Burk, a 1982 Louisville High School graduate, lives in Louisville with her husband, Michael, whom she first began dating when they were juniors in high school. They are the parents of sons, Tyler, 25, and Trevor, 19, and their lemon drop beagle, Max.
Burk has spent her career in the dental field. She now works as the front desk receptionist at Dr. Richard Huetter’s dental office in North Canton.
Burk’s first cancer scare came in 2004 when a mammogram showed potentially abnormal tissue in her right breast. She had the suspicious lump removed and underwent six weeks of radiation, but tests detected new abnormalities in 2015. Once again, Burk had the suspicious lump removed, and once again in October 2015, her mammogram results for her right breast came back abnormal.
“We’re running out of chances here,” she recalls telling her husband. “I just felt down deep that at some point, it’s going to be cancer.”
She was right. Doctors found the cancer—stage 2—in the tissue they removed during the mastectomy in December 2015. The cancer had been concealed by scar tissue.
Burk started chemotherapy on February 5, 2016.
She believes continuing to work helped keep her mind off the war that the chemo was waging inside her body. Her co-workers also helped keep her curious craving for unsweetened iced tea from Chili’s Grill & Bar satisfied.
“I had no taste buds, but that was just something I could really taste and enjoyed it so much,” she said with a laugh.
Burk was only about halfway through her three-month chemotherapy treatment when a mammogram detected something suspicious on her left breast. Doctors determined the abnormalities were fragments of cancer that had been dislodged from the chemotherapy, but Burk didn’t want to take the chance. Three months after finishing her treatments, Burk underwent her second mastectomy, in August 2016.
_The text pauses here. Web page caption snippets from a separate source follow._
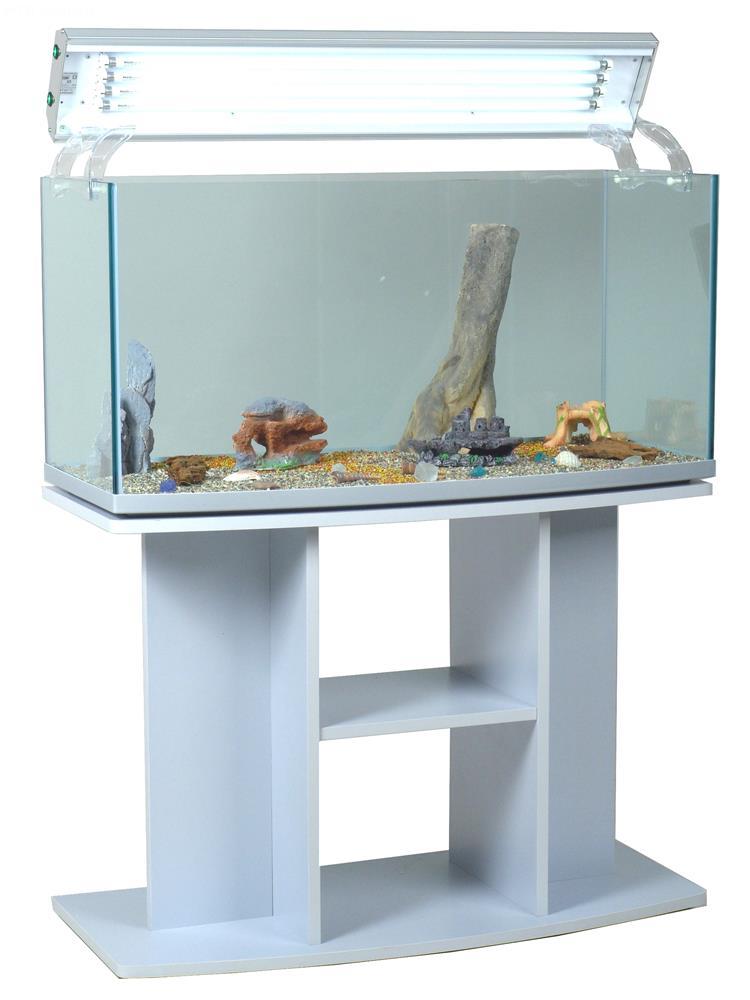 Acquario open image acquario aperto con vetro frontale for Acquario completo prezzi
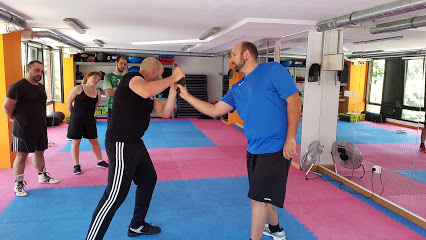 Gimnasio Defense Fight School  Castro Urdiales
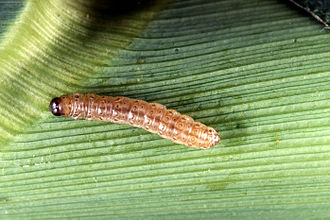 Genetically modified maize - The European corn borer, Ostrinia nubilalis, destroys corn crops by burrowing into the stem, causing the plant to fall over.
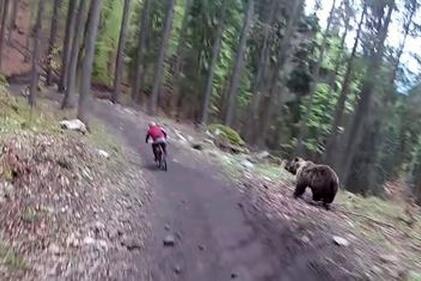 فیلم| غافلگیری دوچرخه سوار توسط یک خرس!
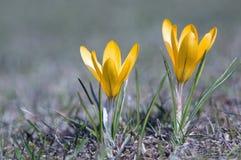 Azafrán amarilla Foto de archivo libre de regalías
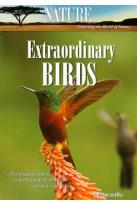 Nature: Extraordinary Birds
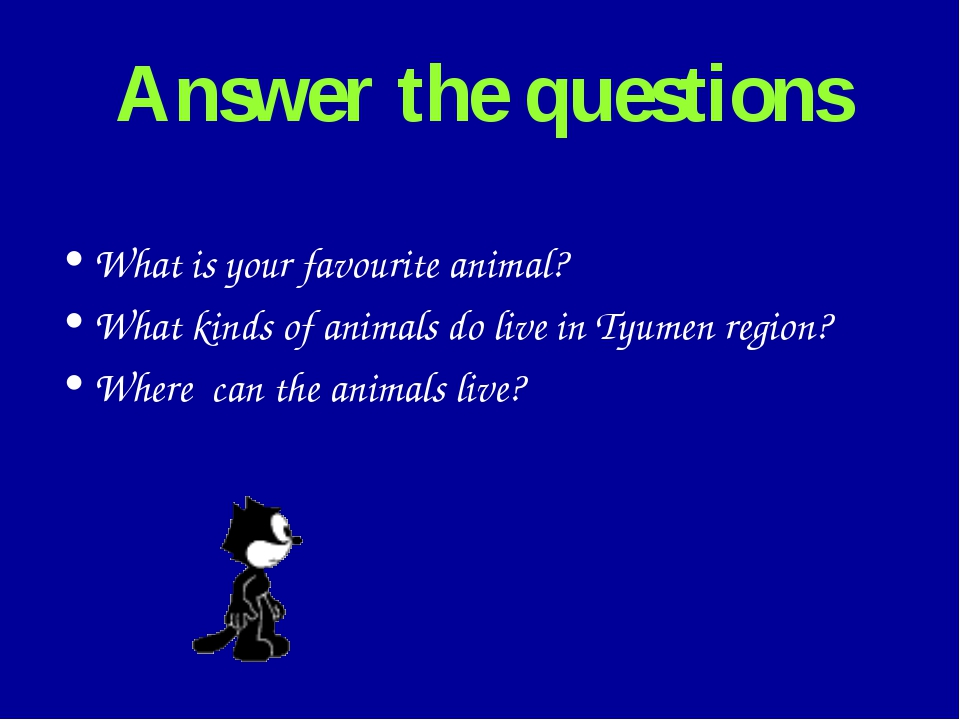 Answer the questions What is your favourite animal? What kinds of animals do...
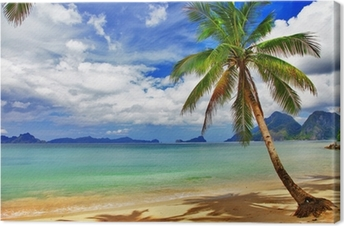 Leinwandbild Entspannende Tropenlandschaft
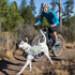 Image 4 - Sac à dos sport Singletrak pour chien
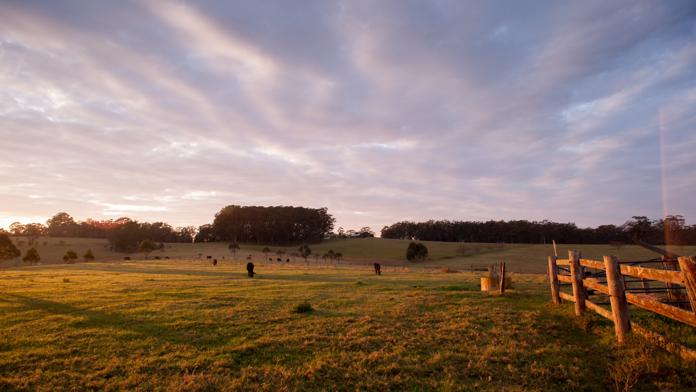 Capa do artigo sobre gestão de propriedade rural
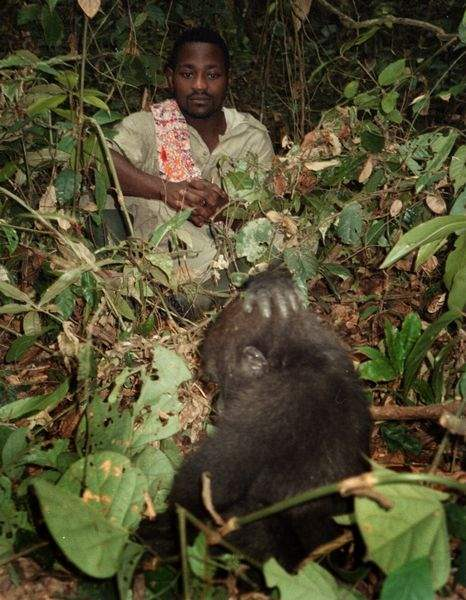 Biggest-peril-gorillas-face-is-extinction-from-hunting-3
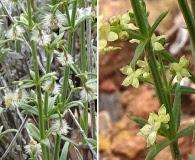 Galium coloradoense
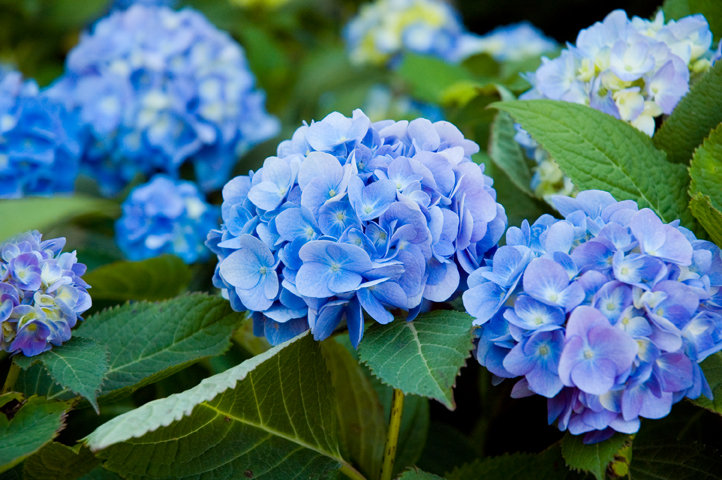 Fresh Hydrangea HD Wallpapers Download Wallpaper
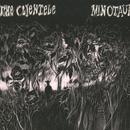 Minotaur thumbnail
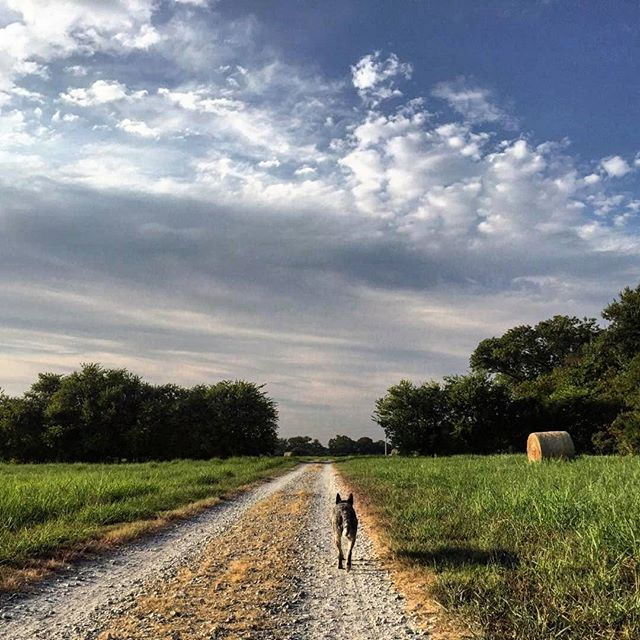 @too.soon.junior and his blue heeler working their way down the road.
“I didn’t want to be scared, and I didn’t want to go through chemotherapy again,” she said.
After consulting with two other plastic surgeons, Burk said she chose Dr. Michael McCormack as the surgeon for her breast reconstruction because he never rushed through her appointment to get to his next patient.
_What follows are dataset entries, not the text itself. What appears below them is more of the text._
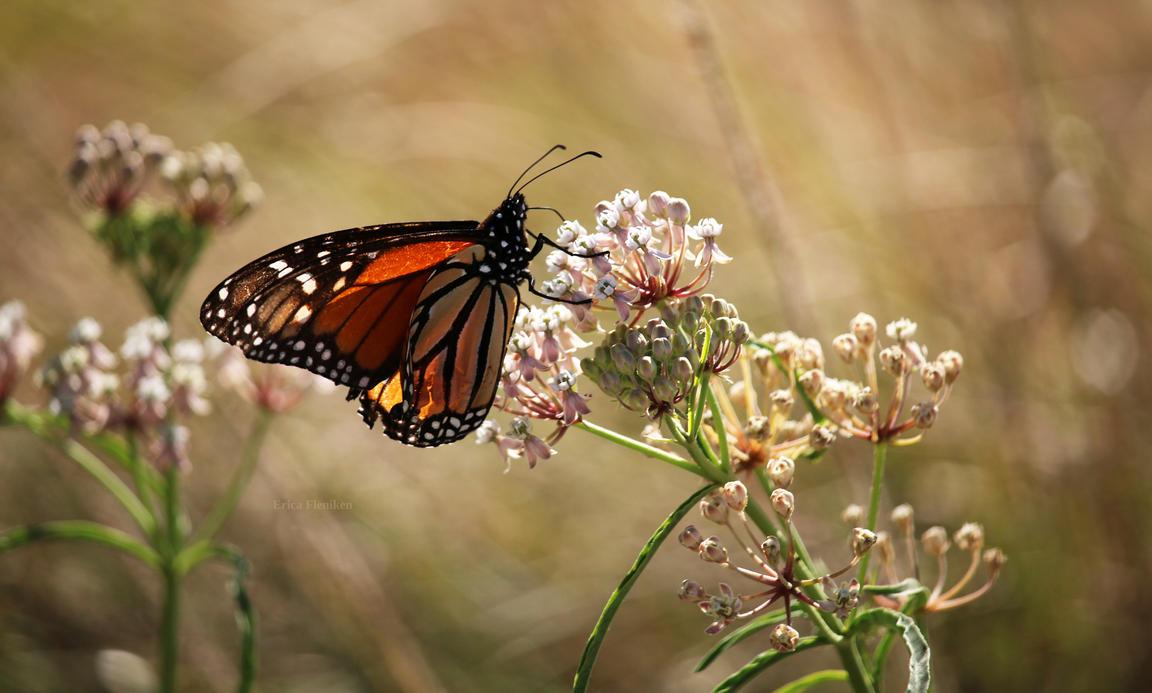 Monarch on Milkweed by DaisyDinkle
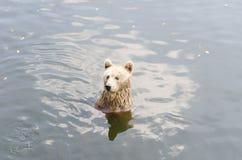 Draag zit op een rivier Stock Foto's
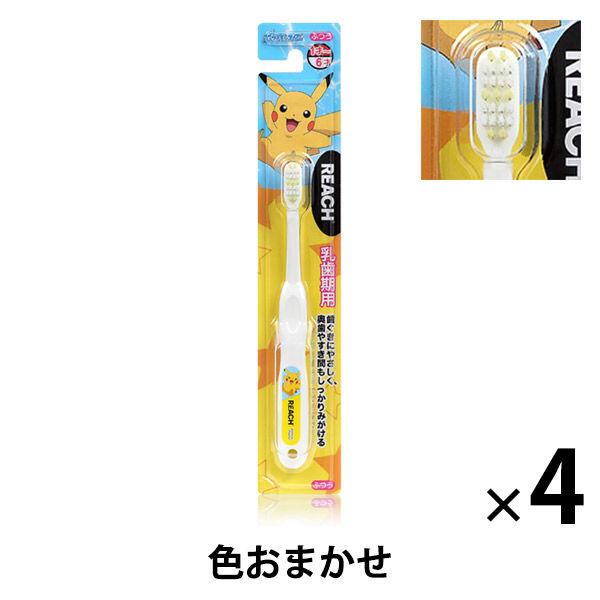 リーチ乳歯期用ポケモン 4本セット
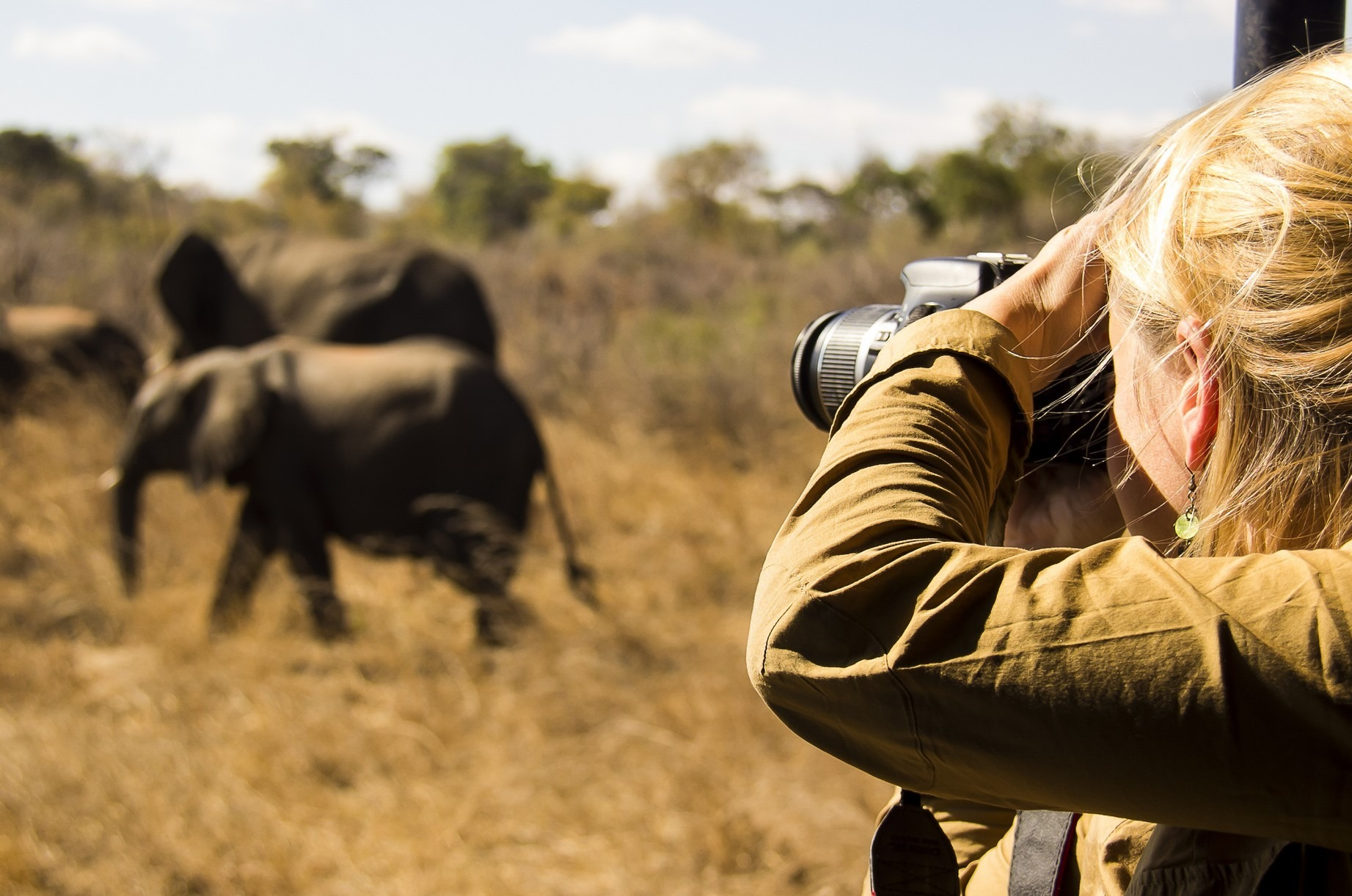 woman photographing elephant on Kenya Wildflife Photography Safari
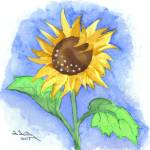 """Sunflower"" by FGerety"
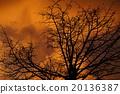 晚景 樹木 樹 20136387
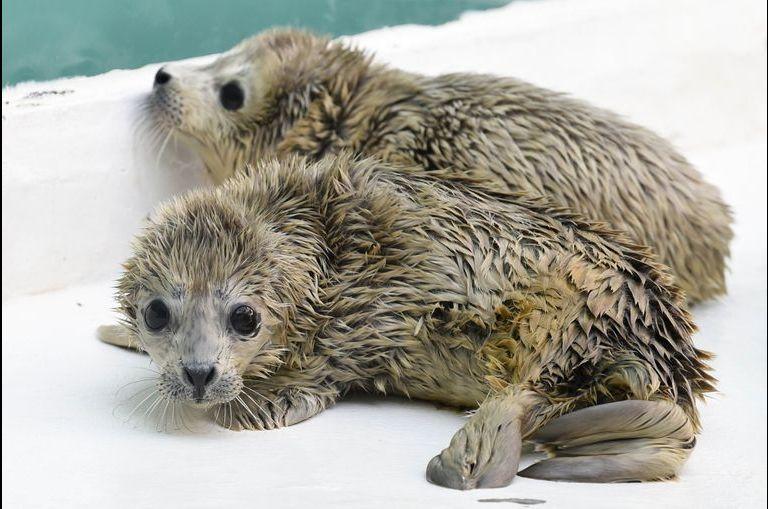 Les phoques jumeaux de Dalian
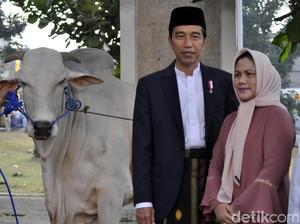 Jokowi Gelar Jambore Peternakan Perebutkan Piala Presiden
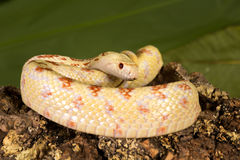 Curled bullsnake Royalty Free Stock Images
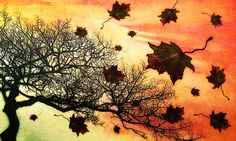 Choosing to accept the changing seasons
“When he sat down with me, it was like there was no time for anybody else. It was Val’s time,” she said. “He’s been like that every appointment. You go in there and it’s your time and I’m here to talk with you.”
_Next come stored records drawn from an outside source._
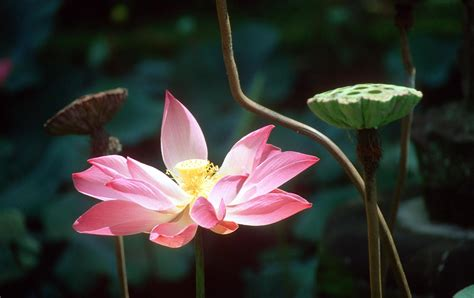 garden flowers in the world beautiful lotus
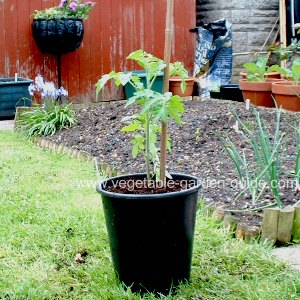Plant Tomatoes in Containers
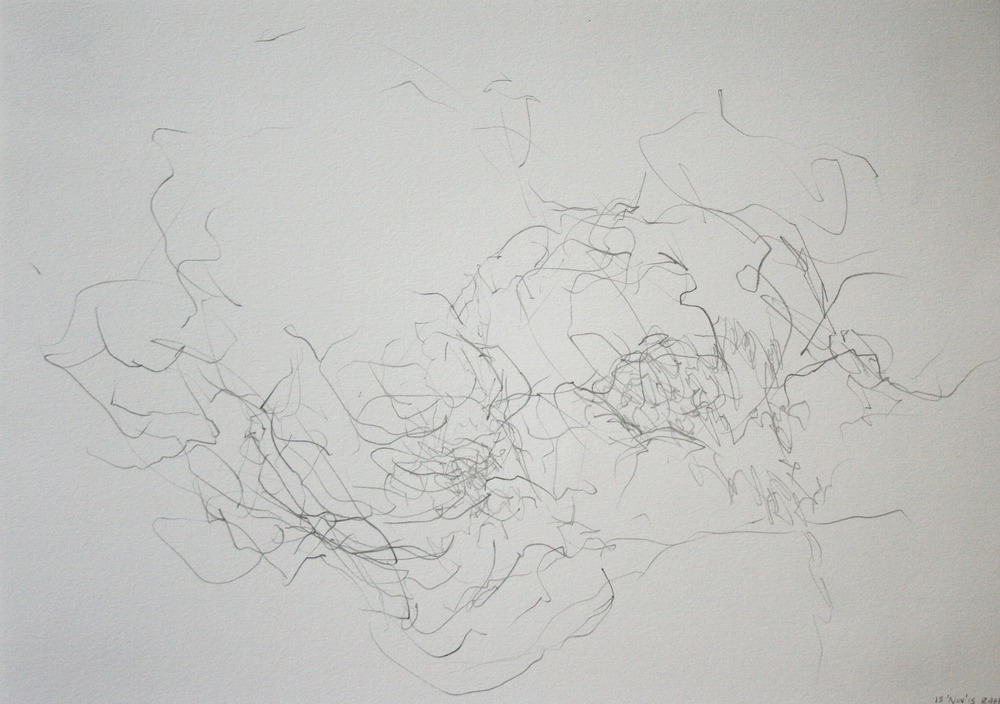 Left hand Drawing XII  November  2015  graphite on paper  21 x 30 cm
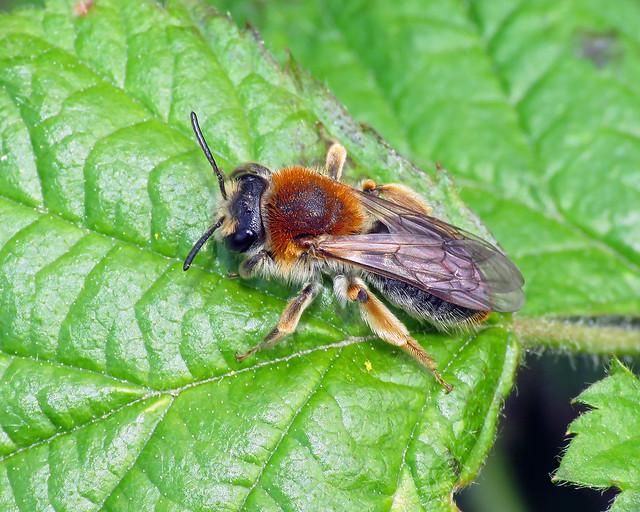 Early Mining Bee - Andrena haemorrhoa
Burk’s advice to anyone recently diagnosed with breast cancer is for them to find their “rock,” their support system. She found hers in her husband of 27 years and her sister, Pam Dougherty.
“They saw me at my worst. They saw me at my best. They were there through the tubes and the surgeries,” she said. “You just have to have that person there who is going to be your rock and, for me, that was them.”